• EXERCISE MATERIALS:
++++++++
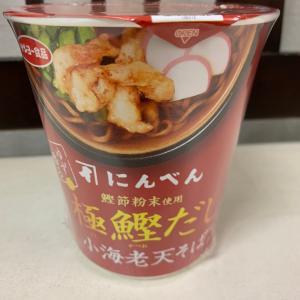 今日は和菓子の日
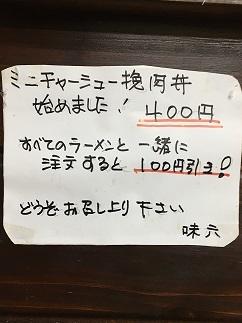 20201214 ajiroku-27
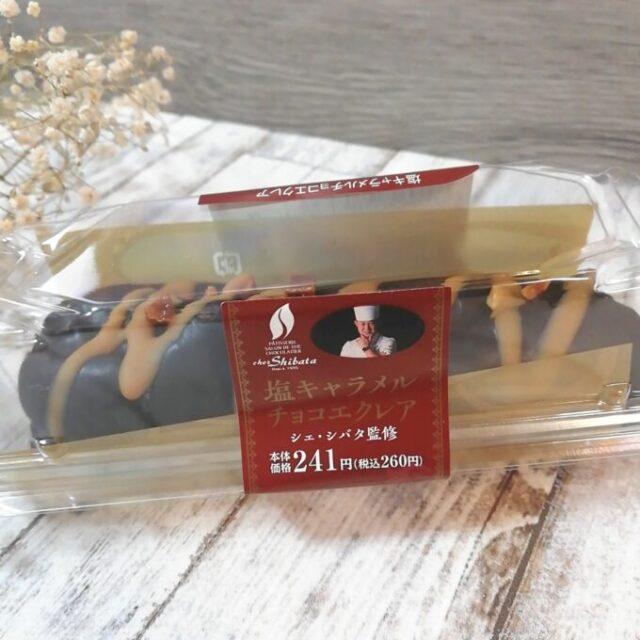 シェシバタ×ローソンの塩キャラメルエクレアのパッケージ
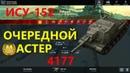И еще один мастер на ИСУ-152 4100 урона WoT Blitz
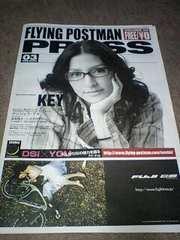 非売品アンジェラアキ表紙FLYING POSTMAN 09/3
++++++++
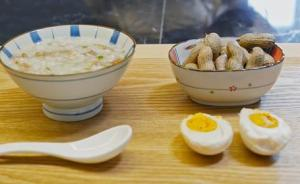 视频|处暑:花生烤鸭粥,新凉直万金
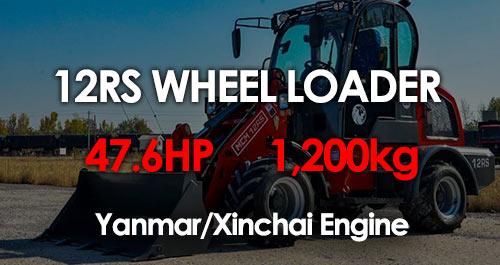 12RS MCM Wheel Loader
++++++++
• WHAT THE EXERCISE ASKS: From the records above, give again only the part that opens with the line containing "И еще один мастер" and closes with the line containing "非売品アンジェラアキ表紙FLYING POSTMAN 09/3". Keep both ends but drop the pictures.

• SOLUTION TO THIS TASK:
И еще один мастер на ИСУ-152 4100 урона WoT Blitz
 非売品アンジェラアキ表紙FLYING POSTMAN 09/3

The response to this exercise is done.